[Stored items]
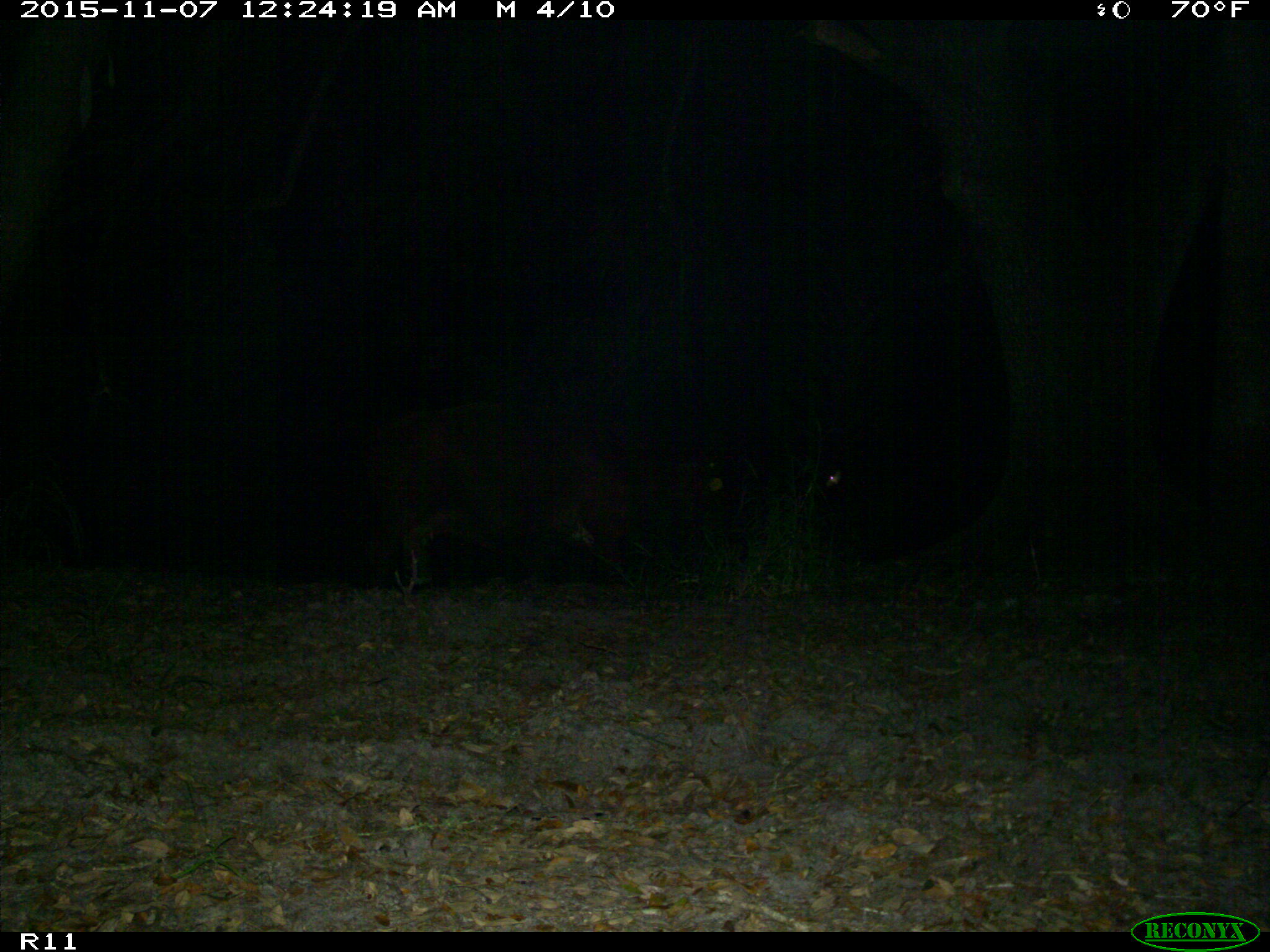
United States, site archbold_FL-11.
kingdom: Animalia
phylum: Chordata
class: Mammalia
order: Artiodactyla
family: Bovidae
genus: Bos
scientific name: Bos taurus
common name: domestic cow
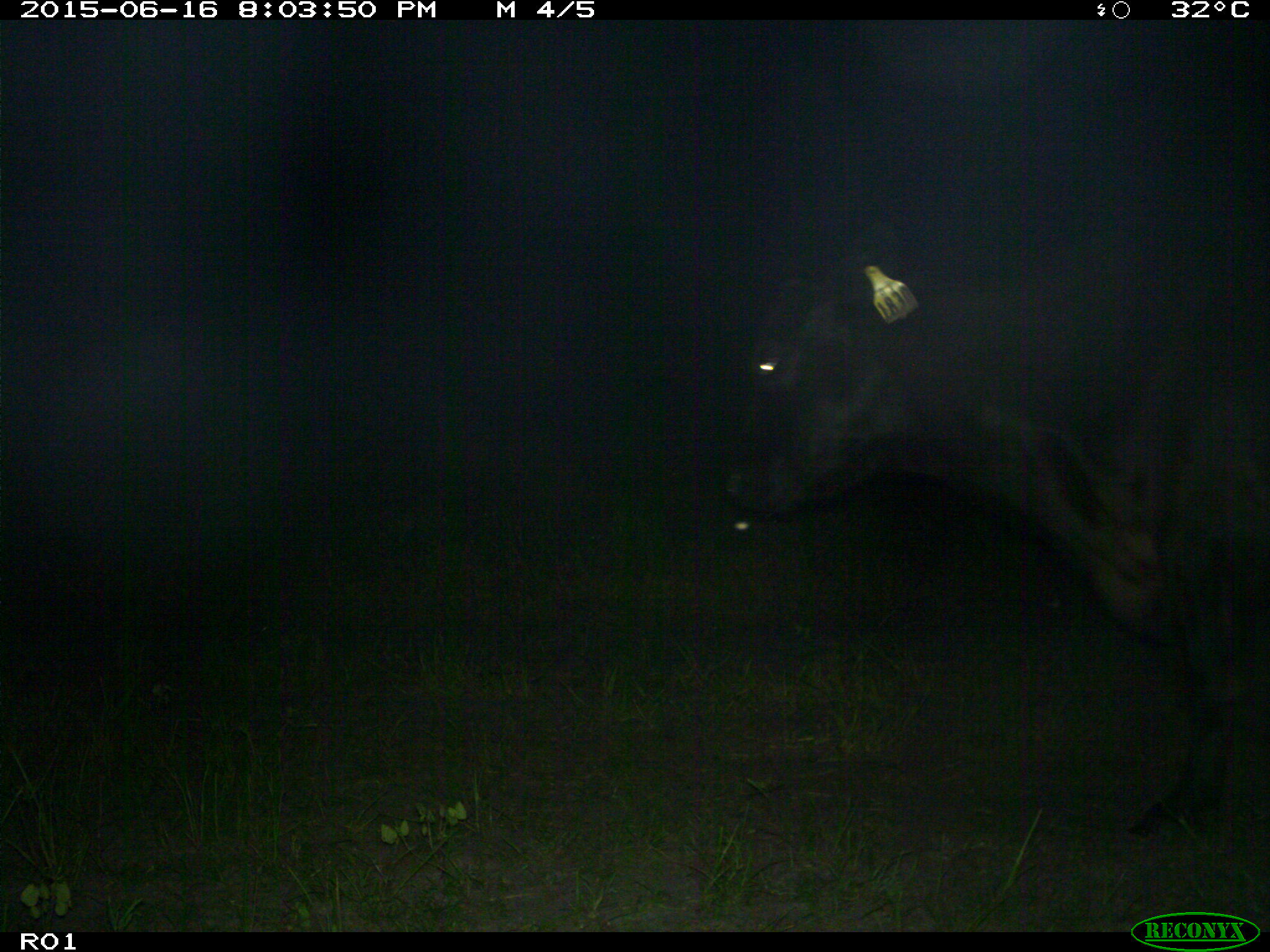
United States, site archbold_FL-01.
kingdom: Animalia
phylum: Chordata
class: Mammalia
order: Artiodactyla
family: Bovidae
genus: Bos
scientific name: Bos taurus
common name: domestic cow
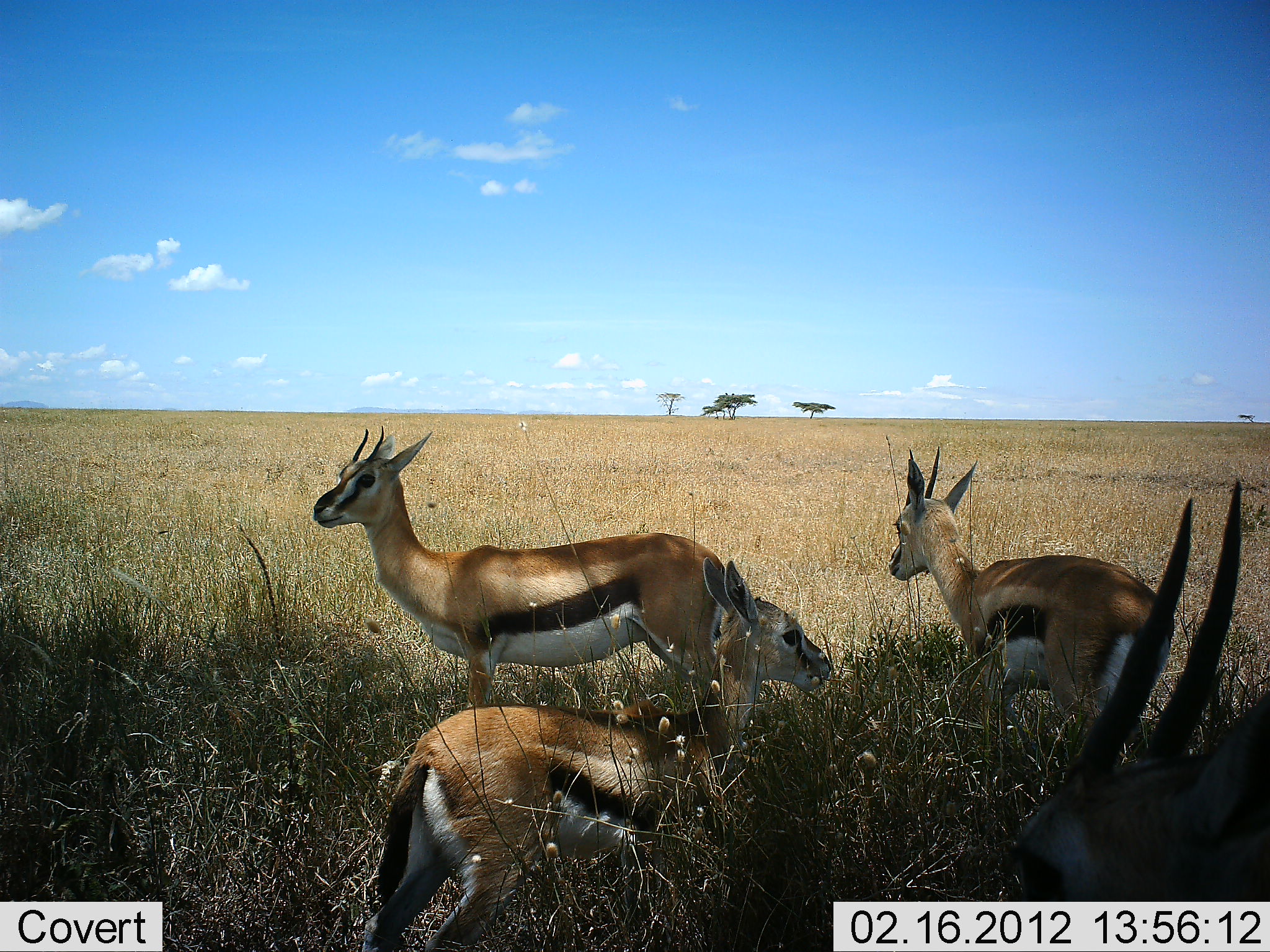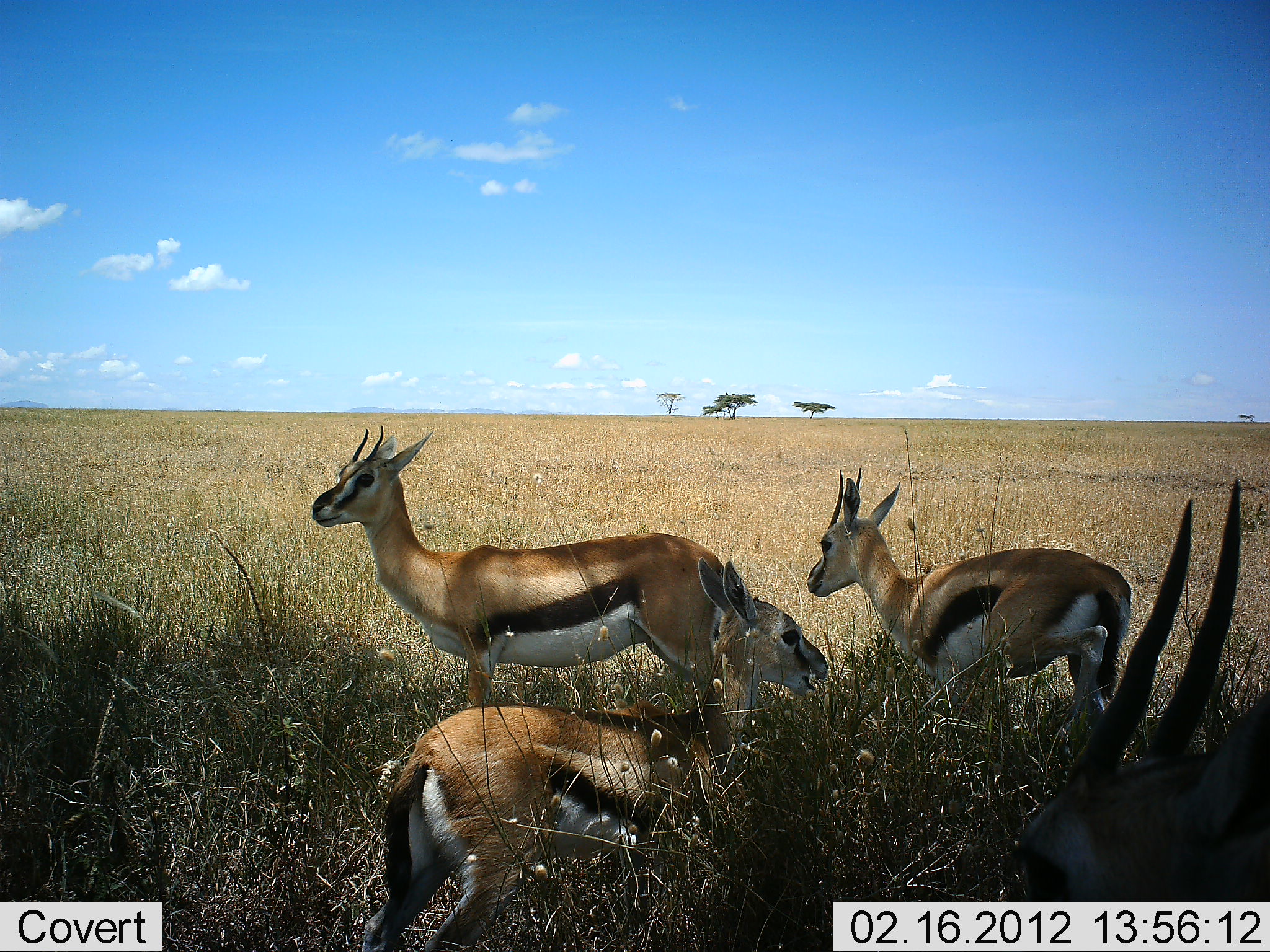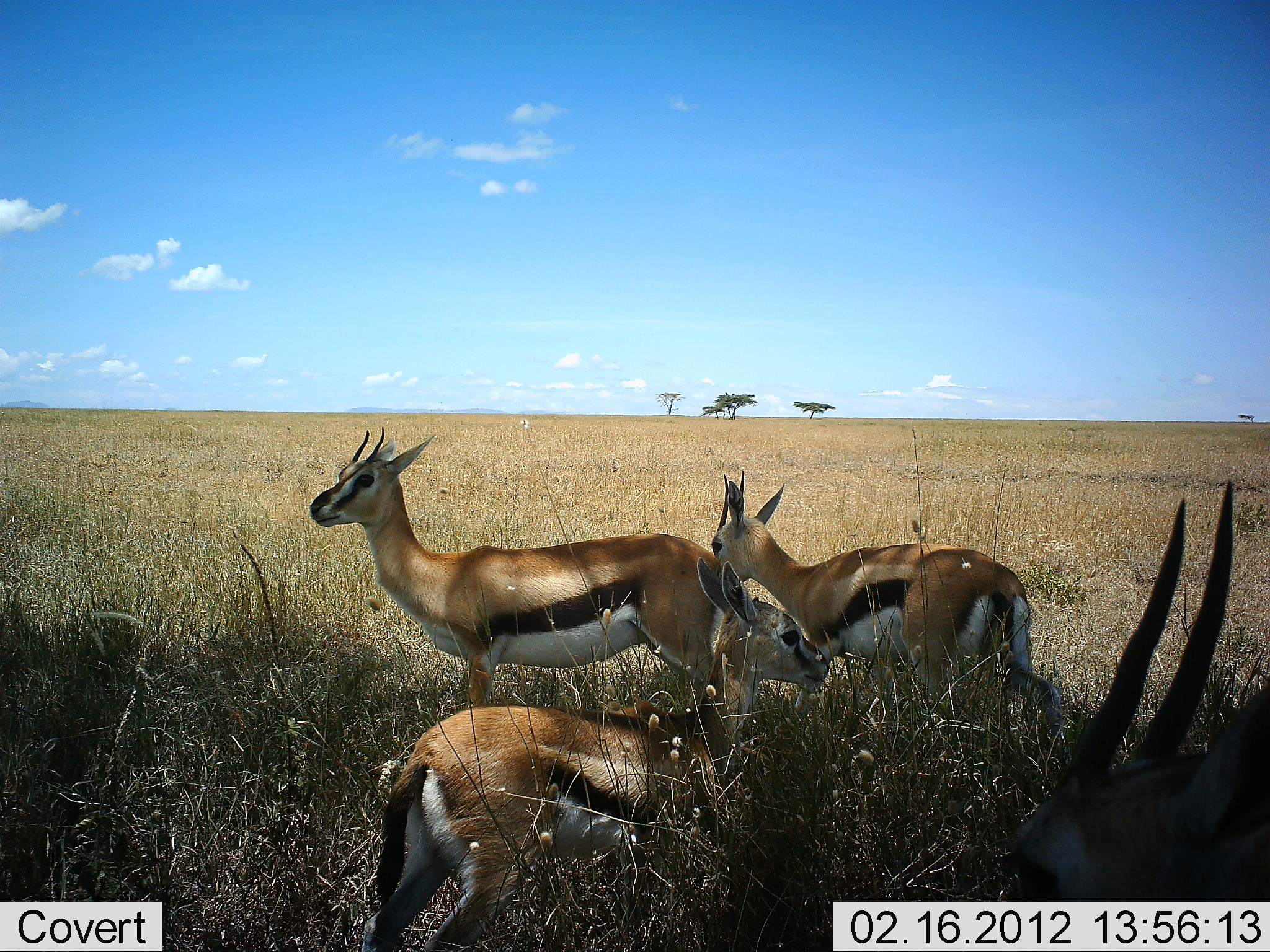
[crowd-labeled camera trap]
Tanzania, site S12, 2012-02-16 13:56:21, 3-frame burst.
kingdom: Animalia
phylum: Chordata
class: Mammalia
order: Artiodactyla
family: Bovidae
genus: Eudorcas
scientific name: Eudorcas thomsonii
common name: thomson's gazelle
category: gazellethomsons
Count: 4.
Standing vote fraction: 74%.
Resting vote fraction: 30%.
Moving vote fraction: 35%.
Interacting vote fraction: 4%.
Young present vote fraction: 17%.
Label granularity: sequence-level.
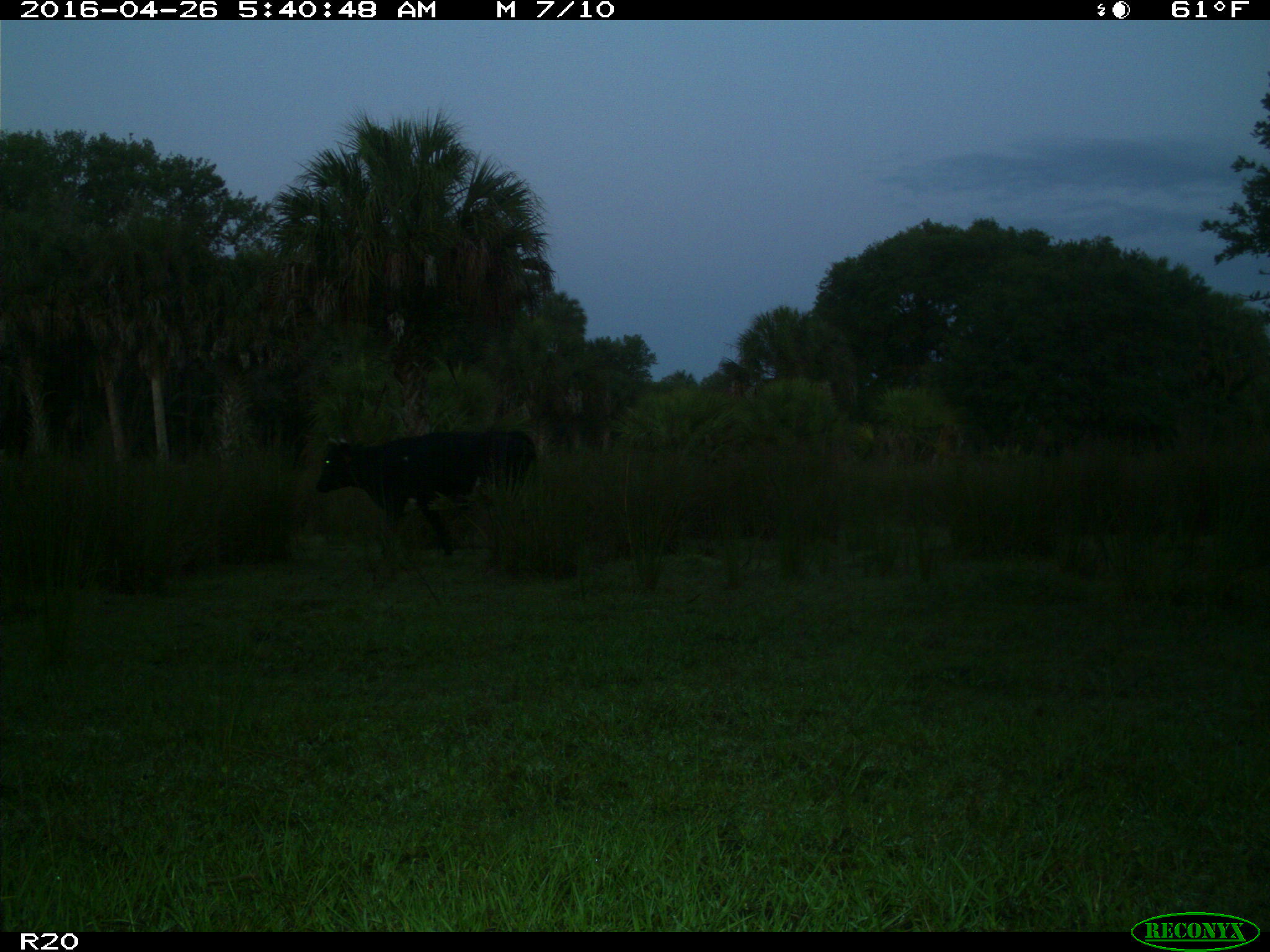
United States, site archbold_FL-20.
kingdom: Animalia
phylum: Chordata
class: Mammalia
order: Artiodactyla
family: Bovidae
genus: Bos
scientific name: Bos taurus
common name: domestic cow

Exercise brief » Where the line with "scientific name: Eudorcas thomsonii" appears, begin there and transcribe exactly through the last line of the data, leaving all pictures aside.

Your response »
scientific name: Eudorcas thomsonii
common name: thomson's gazelle
category: gazellethomsons
Count: 4.
Standing vote fraction: 74%.
Resting vote fraction: 30%.
Moving vote fraction: 35%.
Interacting vote fraction: 4%.
Young present vote fraction: 17%.
Label granularity: sequence-level.
United States, site archbold_FL-20.
kingdom: Animalia
phylum: Chordata
class: Mammalia
order: Artiodactyla
family: Bovidae
genus: Bos
scientific name: Bos taurus
common name: domestic cow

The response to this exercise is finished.